Show Me the (Big) Data!

While I’ve never been involved in the movie business professionally, I’ve had the opportunity to play a few small roles in film.

Image: Business InsiderI appeared as myself in the 2010 documentary film Inside Job, about the financial crisis of 2007-2008. Inside Job premiered at the Cannes Film Festival four years ago, and it won an Academy Award for Best Documentary that same year. I had another small cameo role, also playing myself, in Oliver Stone’s film Wall Street 2: Money Never Sleeps.

Since appearing in those films, I’ve attended both the Cannes Film Festival and the Oscars every year. (If you’re a film fan like me, I highly recommend you attend a film festival.) While I enjoy the downtime and the opportunity to socialize, economics is never far from my mind.

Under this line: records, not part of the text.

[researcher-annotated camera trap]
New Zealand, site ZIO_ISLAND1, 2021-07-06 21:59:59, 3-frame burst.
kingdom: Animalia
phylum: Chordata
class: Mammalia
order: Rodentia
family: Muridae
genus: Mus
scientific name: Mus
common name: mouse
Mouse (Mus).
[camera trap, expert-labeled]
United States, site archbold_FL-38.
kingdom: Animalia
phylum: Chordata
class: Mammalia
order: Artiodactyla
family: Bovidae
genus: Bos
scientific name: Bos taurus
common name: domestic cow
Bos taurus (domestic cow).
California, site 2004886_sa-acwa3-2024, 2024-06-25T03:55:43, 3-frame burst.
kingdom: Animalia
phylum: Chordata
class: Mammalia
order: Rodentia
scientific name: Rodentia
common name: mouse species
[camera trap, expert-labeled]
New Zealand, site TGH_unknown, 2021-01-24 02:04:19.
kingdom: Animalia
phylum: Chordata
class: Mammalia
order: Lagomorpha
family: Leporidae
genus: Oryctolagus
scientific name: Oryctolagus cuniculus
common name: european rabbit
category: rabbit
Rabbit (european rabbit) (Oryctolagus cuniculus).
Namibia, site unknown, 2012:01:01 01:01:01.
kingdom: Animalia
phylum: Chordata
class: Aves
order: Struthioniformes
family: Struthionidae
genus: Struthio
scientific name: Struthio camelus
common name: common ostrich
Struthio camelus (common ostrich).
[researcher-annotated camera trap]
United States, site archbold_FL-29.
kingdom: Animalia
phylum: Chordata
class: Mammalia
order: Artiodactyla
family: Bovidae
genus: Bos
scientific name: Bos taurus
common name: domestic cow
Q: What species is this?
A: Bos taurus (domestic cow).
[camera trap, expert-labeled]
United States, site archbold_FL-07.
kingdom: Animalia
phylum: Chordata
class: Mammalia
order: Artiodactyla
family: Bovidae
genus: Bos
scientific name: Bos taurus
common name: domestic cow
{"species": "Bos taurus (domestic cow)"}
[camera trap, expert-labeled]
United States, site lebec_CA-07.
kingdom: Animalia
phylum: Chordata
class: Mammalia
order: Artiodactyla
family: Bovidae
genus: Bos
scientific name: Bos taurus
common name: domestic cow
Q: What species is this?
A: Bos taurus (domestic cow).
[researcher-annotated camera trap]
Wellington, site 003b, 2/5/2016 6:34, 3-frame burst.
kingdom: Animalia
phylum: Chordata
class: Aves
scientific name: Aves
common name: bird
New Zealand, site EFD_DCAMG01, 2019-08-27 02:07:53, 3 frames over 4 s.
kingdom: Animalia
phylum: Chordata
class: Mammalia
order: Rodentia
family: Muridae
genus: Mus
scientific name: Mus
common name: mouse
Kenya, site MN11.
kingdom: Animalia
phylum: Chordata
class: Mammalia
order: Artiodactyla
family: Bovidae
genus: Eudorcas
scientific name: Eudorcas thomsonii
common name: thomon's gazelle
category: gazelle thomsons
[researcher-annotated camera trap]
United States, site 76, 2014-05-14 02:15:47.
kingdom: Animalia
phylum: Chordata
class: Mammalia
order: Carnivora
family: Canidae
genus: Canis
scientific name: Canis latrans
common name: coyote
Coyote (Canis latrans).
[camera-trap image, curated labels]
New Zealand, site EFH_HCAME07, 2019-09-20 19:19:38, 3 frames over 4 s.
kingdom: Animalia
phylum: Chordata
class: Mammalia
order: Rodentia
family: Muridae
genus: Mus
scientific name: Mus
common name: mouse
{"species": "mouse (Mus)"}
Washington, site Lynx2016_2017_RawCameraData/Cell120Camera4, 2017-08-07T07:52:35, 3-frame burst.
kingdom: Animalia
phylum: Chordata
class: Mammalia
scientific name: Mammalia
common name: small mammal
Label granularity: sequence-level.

Big Data, Economics, and Hollywood

Lately, I’ve spent some time thinking about big data, economics, finance, and the film industry. While I haven’t written formally on the subject, I’d like to share a few of my informal thoughts with you and discuss some of the benefits big data can provide.

It is well known that movies are big business. Last year, new film releases grossed $10 billion at the box office in the United States alone. While that number is substantial, it represents less than one-third of the global international box office gross, which earned an impressive $36 billion last year. A single-hit blockbuster movie can gross upward of $1 billion worldwide.

The film industry sits on the dividing line between art and commerce. Hollywood films have an audience of literally billions, now that films have true global distribution. The films most suitable for global release are also, typically, among the most expensive to produce. When executives at major film studios commit over $100 million to a single project, they want as much insight as possible into that project’s potential for profitability. Increasingly, the movie business is turning to big data to find that edge.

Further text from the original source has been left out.